TÜYAP Kitap Fuarında Ahmet Telli’nin okurlarıyla buluşmasında yaptığı konuşmaları ve okuduğu şiirleri birbirinden ayırt etmek kolay değil. Şimdi şiirle devam edelim demese konuştuklarını sanki şiir okuyor diye sanıyorsun. Çünkü sesine o hüzünlü havayı katarak şiir gibi konuşmaktadır. Dinleyenleri adeta nefessiz bırakmaktadır.
Sözü ve şiiri devam eder;
“Nida ses haykırış anlamına gelir. Ama eksik bir şey vardır. Nida bugün ona ünlem diyoruz. Biz çocukluğumuzda nida olarak öğrendik. Hani tren yoluyla kara yolunun buluştuğu yerlerde bir işaret koyarlar. Nida işaretidir o. Ünlem. Dikkat demektir o. Dikkat, sadece arkadaşlarımız arasındaki ilişkileri değil, aşklardaki, dostluklardaki ilişkilere hep dikkat.
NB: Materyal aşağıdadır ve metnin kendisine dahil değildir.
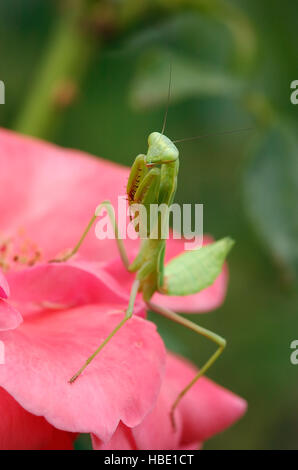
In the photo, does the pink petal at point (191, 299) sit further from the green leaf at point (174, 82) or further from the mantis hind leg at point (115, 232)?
the green leaf at point (174, 82)

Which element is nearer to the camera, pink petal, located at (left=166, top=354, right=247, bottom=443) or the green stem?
pink petal, located at (left=166, top=354, right=247, bottom=443)

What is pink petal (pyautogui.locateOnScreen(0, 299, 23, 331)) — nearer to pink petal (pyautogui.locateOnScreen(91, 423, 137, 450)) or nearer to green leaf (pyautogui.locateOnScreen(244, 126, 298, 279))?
pink petal (pyautogui.locateOnScreen(91, 423, 137, 450))

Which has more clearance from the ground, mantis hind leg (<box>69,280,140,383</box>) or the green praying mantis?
the green praying mantis

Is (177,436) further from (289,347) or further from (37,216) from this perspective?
(289,347)

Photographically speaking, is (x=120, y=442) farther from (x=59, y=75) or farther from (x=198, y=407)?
(x=59, y=75)

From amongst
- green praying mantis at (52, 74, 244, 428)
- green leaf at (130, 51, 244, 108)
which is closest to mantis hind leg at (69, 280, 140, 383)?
green praying mantis at (52, 74, 244, 428)

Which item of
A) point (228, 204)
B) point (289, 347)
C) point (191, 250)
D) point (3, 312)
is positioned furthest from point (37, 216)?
point (289, 347)

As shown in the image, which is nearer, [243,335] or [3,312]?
[3,312]

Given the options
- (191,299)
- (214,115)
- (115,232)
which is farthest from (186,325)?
(214,115)
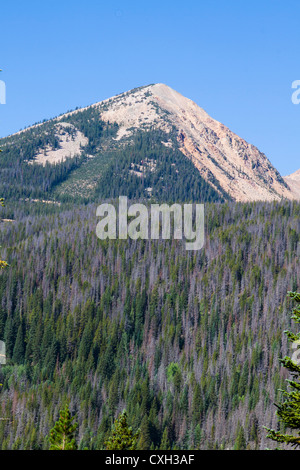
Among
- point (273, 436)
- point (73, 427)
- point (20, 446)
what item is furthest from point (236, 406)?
point (273, 436)

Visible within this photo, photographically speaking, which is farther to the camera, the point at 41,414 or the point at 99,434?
the point at 41,414

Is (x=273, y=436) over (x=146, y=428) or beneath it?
over

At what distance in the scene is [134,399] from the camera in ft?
598

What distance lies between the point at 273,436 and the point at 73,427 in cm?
1669

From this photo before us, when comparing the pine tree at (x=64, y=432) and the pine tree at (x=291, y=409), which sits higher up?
the pine tree at (x=291, y=409)

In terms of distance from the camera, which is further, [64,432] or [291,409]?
[64,432]

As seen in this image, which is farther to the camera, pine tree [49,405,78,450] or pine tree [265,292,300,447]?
pine tree [49,405,78,450]

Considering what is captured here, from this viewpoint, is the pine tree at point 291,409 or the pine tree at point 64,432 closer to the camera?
the pine tree at point 291,409

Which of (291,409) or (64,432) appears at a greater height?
(291,409)

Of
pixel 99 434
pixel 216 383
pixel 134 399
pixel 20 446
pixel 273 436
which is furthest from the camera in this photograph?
pixel 216 383

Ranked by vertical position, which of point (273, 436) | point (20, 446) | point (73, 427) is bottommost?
point (20, 446)

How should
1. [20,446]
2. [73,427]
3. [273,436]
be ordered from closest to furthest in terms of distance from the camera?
[273,436]
[73,427]
[20,446]
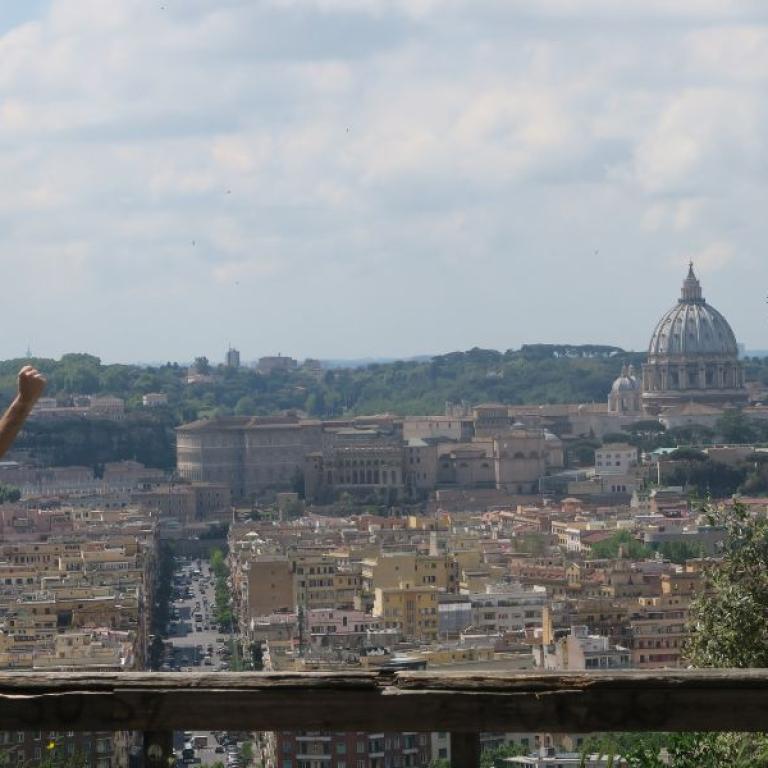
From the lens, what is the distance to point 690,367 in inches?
4508

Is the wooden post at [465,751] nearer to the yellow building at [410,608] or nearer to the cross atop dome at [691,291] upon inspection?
the yellow building at [410,608]

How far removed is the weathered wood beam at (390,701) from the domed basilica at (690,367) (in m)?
109

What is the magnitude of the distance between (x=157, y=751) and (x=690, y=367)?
365 ft

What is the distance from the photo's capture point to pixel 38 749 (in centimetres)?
452

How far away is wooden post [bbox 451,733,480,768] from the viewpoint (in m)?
3.90

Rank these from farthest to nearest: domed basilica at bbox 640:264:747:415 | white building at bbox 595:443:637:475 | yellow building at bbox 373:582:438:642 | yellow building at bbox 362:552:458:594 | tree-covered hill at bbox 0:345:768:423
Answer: tree-covered hill at bbox 0:345:768:423, domed basilica at bbox 640:264:747:415, white building at bbox 595:443:637:475, yellow building at bbox 362:552:458:594, yellow building at bbox 373:582:438:642

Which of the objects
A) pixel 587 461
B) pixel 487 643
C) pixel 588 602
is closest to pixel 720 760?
pixel 487 643

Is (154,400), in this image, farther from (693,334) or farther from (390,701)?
(390,701)

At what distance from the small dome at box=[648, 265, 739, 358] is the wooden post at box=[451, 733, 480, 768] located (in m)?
112

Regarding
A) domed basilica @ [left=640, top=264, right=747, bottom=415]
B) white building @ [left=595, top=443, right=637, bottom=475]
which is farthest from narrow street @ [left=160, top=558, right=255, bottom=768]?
domed basilica @ [left=640, top=264, right=747, bottom=415]

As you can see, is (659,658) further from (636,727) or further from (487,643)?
(636,727)

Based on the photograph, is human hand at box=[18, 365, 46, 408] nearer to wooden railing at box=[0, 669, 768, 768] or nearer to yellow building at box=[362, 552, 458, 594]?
wooden railing at box=[0, 669, 768, 768]

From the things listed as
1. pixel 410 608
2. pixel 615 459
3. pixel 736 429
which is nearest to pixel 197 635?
pixel 410 608

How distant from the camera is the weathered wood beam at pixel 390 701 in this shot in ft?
13.0
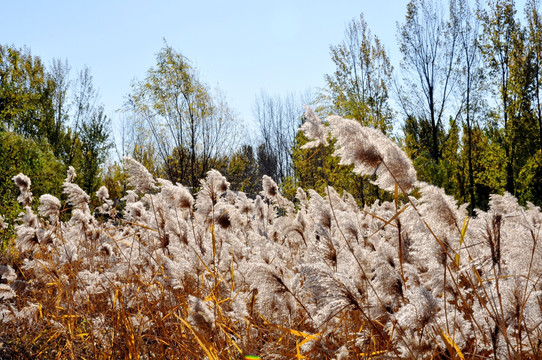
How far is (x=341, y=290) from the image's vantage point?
1.27m

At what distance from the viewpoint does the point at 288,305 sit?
1.92 meters

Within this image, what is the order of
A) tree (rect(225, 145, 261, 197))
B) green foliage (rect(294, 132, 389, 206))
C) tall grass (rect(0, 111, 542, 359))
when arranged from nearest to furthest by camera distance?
1. tall grass (rect(0, 111, 542, 359))
2. green foliage (rect(294, 132, 389, 206))
3. tree (rect(225, 145, 261, 197))

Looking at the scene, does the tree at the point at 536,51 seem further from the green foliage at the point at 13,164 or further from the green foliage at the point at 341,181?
the green foliage at the point at 13,164

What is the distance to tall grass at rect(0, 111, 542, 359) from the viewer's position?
55.9 inches

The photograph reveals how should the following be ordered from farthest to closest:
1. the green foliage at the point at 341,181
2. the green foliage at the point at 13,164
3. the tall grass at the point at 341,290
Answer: the green foliage at the point at 341,181 < the green foliage at the point at 13,164 < the tall grass at the point at 341,290

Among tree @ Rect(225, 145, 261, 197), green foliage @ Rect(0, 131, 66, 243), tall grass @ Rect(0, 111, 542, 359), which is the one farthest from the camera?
tree @ Rect(225, 145, 261, 197)

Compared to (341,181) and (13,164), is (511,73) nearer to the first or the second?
(341,181)

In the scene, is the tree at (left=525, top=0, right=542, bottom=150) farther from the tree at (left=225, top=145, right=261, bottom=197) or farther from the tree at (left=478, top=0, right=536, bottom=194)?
the tree at (left=225, top=145, right=261, bottom=197)

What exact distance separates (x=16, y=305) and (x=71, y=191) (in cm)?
117

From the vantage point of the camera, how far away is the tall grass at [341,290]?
4.66 ft

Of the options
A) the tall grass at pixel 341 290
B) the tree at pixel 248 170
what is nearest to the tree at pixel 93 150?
the tree at pixel 248 170

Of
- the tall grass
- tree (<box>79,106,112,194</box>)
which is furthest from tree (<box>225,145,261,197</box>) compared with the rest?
the tall grass

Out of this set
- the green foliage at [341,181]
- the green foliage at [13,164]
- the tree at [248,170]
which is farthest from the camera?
the tree at [248,170]

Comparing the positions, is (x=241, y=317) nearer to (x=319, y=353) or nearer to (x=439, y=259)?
(x=319, y=353)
Dikkat ve merak; hem bilimin hem de sanatın hareket noktasıdır. Merak ve dikkat aklımızı nasıl ve nice kullandığımızı da gösterir. Orada aklın, salt aklın; kaba, savaşçı ve erkek biri olduğunu görüyoruz. O akla karşı, aklın iktidarına karşı, aklı dişil kılacak olan sezgilerimiz. Bu yüzden kadınlar sezgileri yönünden daha güçlüdür. Aklı da dişil kılmak için sezgisel aklı devreye sokmak gerekir.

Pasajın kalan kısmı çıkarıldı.